Volunteers promote the Superior Hiking Trail at Winterfest in 1988.
In 1986, Leland Scharr (Lee), Superior National Forest Tofte District Ranger, prepared a student project to fulfill the professional development requirement for the Outdoor Recreation Management program at Clemson University. This project would study the demand for a hiking trail, determine capacity of northeastern Minnesota to provide access, identify use projections, estimate the cost of construction, and gage local interest and support for the project. This document became the guiding framework for what we now know as the Superior Hiking Trail.
At the time Lee was writing his paper, the concept of a long distance hiking trail along the North Shore was already developed and parts were even being built. The trail was included in the 1979 Statewide Comprehensive Outdoor Recreation Plan (SCORP) as well as a 1973 Forest Service trail plan for the Tofte Ranger District. Like many great ideas, there is no one originator for the Trail. It was a collective development by many thought partners. However, Scharr’s feasibility study gave teeth to these concepts and built agency amongst local land managers, resort and business owners, and community members.

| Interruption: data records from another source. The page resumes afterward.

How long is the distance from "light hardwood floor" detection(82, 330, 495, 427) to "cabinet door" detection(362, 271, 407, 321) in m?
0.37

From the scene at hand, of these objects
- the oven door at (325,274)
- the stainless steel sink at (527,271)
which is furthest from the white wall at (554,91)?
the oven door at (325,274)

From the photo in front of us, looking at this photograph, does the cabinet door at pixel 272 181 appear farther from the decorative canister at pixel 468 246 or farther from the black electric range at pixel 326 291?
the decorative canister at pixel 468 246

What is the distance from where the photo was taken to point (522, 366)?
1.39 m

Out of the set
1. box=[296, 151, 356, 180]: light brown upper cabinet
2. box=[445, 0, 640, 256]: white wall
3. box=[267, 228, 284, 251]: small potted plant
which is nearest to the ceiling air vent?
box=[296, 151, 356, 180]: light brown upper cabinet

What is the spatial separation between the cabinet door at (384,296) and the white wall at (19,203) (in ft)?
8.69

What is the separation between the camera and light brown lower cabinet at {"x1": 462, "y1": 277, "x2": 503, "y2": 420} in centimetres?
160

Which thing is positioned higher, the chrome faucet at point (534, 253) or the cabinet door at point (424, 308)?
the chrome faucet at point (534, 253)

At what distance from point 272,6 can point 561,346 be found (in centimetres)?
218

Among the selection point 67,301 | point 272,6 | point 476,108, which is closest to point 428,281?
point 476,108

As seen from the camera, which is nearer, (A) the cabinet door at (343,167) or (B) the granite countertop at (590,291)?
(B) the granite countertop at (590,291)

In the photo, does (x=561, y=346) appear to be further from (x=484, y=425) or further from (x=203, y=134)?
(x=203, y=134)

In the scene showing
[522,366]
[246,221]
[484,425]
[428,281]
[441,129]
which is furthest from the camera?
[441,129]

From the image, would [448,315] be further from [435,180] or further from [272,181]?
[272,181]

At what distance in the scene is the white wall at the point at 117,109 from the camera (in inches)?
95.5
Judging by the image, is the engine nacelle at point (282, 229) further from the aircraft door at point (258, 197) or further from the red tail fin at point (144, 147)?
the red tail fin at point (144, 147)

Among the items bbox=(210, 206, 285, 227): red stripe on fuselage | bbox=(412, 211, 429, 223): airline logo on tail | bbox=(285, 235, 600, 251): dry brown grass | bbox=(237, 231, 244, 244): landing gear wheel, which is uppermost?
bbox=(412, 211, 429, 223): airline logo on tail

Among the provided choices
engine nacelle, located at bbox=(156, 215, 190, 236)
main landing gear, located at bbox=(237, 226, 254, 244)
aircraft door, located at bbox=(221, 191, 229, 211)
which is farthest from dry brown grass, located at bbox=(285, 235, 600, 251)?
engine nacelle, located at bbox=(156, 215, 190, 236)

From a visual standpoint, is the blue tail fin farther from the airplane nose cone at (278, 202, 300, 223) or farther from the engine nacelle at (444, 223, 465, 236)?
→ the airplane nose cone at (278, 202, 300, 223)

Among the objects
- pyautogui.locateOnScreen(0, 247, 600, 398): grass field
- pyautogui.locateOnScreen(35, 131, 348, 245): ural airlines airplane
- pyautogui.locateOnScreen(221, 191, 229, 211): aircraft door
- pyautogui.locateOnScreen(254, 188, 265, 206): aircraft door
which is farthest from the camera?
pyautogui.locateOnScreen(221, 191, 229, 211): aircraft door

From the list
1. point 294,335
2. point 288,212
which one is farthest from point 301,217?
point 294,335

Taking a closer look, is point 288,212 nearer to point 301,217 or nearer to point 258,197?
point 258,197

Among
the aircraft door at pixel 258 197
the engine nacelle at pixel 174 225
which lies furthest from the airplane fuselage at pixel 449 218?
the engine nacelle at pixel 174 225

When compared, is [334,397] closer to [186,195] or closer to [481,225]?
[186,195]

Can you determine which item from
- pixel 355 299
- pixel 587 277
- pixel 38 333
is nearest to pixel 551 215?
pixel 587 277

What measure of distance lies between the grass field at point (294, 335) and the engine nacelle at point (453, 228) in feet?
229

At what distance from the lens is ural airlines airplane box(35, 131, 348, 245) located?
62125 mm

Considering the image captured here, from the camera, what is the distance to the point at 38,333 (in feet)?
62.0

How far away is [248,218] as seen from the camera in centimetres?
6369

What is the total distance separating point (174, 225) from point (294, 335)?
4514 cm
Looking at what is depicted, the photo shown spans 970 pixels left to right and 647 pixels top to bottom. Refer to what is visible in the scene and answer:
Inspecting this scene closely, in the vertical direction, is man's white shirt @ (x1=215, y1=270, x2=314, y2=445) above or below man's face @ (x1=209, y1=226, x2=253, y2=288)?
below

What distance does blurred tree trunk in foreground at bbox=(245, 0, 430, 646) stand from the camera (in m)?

In a July 2012 letter from Lee, he reflects on on the beginning of the Superior Hiking Trail Association, “In January 1986 (the day the Challenger space shuttle exploded) we had our first meeting with local resorters and interested people to see if there was support needed to go after funding based on the demand data I found for the feasibility study.”
With a strong partnership and shared vision between the Superior National Forest and the Minnesota DNR, alongside the communities and business owners of the North Shore, the Superior Hiking Trail Association was created.